### Short exercise
List every line in the material below that contains the string "closer", copying each line in full. Matching is case-sensitive.

--- start of Record extracts ---

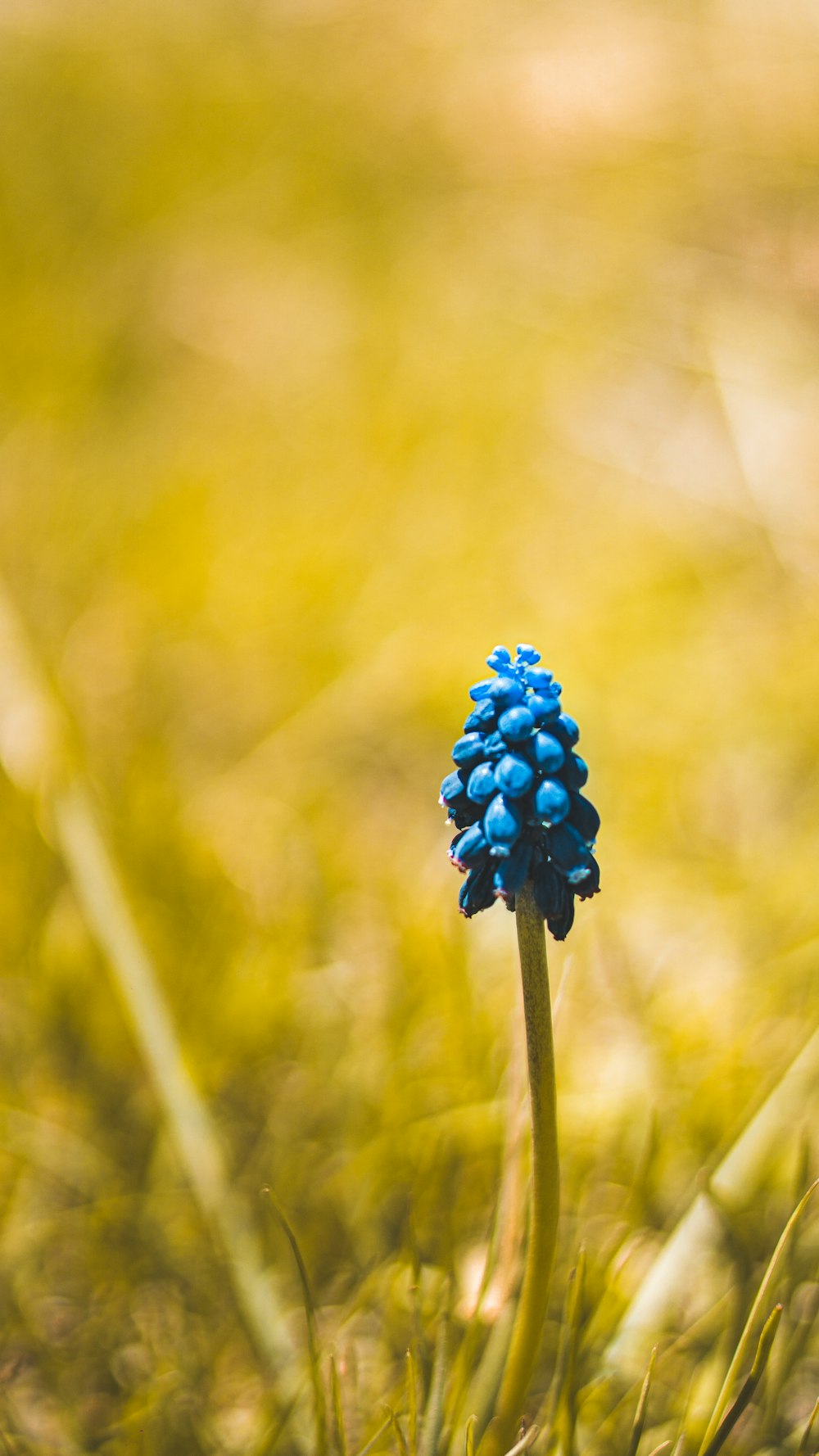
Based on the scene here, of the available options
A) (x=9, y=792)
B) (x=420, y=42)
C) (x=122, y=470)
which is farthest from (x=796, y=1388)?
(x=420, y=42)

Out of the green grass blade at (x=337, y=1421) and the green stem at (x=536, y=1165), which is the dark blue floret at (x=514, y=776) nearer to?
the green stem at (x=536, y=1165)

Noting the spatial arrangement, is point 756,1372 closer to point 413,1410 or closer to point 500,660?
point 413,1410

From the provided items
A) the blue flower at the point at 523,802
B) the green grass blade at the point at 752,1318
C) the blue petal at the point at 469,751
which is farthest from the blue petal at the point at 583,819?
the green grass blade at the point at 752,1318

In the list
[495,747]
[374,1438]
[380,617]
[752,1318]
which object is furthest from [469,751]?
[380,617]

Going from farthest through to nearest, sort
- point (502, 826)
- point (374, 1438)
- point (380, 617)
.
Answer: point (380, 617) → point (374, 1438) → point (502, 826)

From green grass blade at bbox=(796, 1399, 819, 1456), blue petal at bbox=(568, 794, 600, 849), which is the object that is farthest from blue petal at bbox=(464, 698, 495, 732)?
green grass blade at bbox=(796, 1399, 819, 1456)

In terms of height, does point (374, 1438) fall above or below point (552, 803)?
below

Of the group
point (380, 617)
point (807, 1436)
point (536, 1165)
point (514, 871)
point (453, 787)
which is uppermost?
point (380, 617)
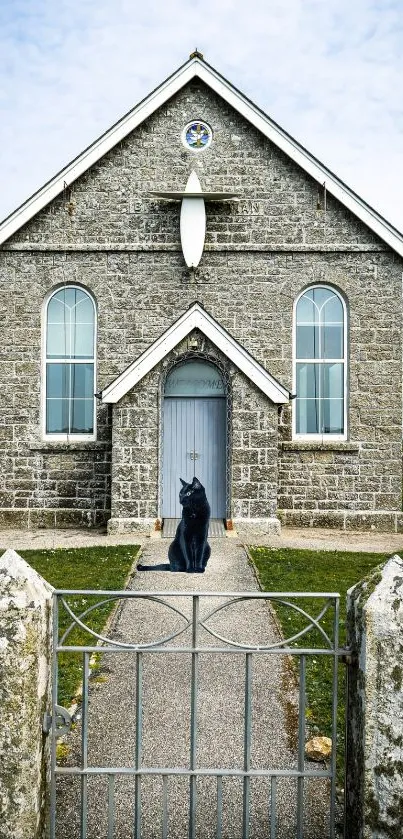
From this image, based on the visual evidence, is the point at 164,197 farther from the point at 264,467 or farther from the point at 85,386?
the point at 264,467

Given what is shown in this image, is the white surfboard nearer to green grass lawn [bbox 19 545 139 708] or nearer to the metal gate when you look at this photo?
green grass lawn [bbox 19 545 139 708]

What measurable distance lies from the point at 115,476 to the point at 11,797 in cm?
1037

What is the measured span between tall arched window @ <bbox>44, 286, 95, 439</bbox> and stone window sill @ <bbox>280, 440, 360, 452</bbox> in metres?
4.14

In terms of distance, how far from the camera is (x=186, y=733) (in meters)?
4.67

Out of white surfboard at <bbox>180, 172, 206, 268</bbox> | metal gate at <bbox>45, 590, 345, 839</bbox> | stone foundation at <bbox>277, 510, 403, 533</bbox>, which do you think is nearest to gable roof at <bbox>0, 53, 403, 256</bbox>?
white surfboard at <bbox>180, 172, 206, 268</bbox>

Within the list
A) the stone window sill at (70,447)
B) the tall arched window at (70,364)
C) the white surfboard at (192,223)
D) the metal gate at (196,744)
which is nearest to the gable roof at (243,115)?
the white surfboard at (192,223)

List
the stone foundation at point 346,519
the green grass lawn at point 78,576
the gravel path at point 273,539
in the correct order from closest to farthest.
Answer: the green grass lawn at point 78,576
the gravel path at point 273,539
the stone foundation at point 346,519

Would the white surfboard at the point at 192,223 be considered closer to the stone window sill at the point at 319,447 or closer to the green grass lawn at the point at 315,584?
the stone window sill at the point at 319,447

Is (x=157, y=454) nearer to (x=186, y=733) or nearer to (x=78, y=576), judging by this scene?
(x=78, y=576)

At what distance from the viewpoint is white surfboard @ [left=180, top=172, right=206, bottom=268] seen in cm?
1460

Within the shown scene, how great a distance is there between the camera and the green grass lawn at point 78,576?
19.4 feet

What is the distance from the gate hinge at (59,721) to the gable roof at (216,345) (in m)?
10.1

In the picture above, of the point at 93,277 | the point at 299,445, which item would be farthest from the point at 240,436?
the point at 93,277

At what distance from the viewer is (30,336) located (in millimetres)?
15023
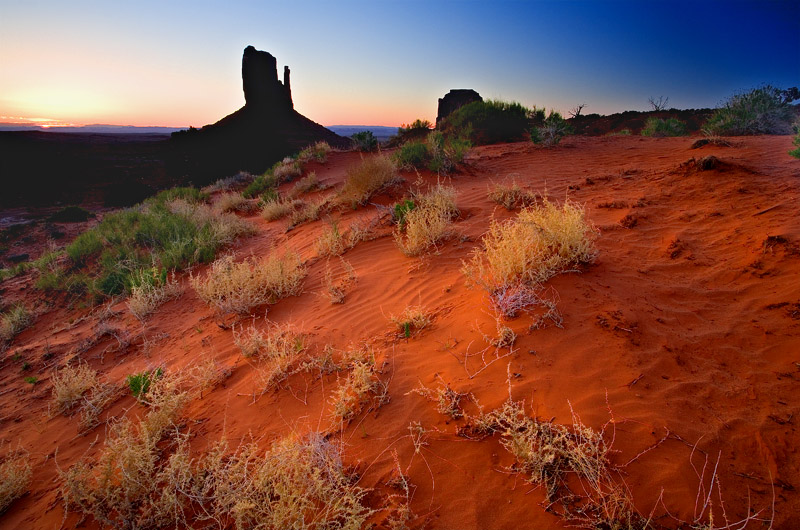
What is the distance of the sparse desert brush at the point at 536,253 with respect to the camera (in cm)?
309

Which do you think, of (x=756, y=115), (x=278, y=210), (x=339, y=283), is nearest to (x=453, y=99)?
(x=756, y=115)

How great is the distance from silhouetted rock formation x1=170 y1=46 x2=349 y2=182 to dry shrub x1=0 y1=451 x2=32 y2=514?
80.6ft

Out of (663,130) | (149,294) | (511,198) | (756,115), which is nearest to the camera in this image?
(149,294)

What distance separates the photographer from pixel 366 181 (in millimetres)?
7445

--- end of Record extracts ---
--- start of Record extracts ---

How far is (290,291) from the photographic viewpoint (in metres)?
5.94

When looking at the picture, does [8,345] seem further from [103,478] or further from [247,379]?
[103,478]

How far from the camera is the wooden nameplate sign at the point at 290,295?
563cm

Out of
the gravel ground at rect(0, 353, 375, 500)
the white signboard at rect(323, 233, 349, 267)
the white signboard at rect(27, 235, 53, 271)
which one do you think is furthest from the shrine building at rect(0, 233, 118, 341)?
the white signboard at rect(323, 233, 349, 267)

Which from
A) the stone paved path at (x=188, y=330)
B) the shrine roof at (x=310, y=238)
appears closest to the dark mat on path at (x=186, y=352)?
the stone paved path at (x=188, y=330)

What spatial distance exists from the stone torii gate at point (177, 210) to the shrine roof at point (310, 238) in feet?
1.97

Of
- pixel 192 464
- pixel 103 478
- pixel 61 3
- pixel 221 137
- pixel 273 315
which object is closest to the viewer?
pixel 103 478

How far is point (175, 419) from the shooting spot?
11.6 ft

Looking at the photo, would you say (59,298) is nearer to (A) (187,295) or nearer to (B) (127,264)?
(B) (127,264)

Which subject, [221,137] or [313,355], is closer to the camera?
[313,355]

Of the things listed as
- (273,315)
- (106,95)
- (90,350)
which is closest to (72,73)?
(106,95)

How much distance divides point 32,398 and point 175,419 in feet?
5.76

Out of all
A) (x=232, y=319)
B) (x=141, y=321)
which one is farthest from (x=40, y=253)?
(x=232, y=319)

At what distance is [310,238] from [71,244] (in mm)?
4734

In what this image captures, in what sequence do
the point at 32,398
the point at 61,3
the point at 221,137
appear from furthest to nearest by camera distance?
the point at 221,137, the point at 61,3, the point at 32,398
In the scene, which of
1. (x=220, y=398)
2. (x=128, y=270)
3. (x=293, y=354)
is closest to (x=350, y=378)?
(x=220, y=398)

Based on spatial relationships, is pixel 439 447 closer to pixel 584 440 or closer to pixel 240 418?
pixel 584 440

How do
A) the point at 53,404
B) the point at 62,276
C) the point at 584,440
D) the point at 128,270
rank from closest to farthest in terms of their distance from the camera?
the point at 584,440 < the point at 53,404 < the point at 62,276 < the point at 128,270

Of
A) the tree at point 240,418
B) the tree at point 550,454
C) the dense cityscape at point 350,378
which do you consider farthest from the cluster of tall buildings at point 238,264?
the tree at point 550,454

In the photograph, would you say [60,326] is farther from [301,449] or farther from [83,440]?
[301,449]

--- end of Record extracts ---

### Solution below
Noting the spatial arrangement, is point 756,1372 closer to point 413,1410 or closer to point 500,660?
Would the white surfboard at the point at 192,223 be considered closer to the stone window sill at the point at 319,447 or closer to the green grass lawn at the point at 315,584?
Which subject, [221,137] or [313,355], is closer to the camera?
Based on spatial relationships, is pixel 439 447 closer to pixel 584 440 or closer to pixel 240 418?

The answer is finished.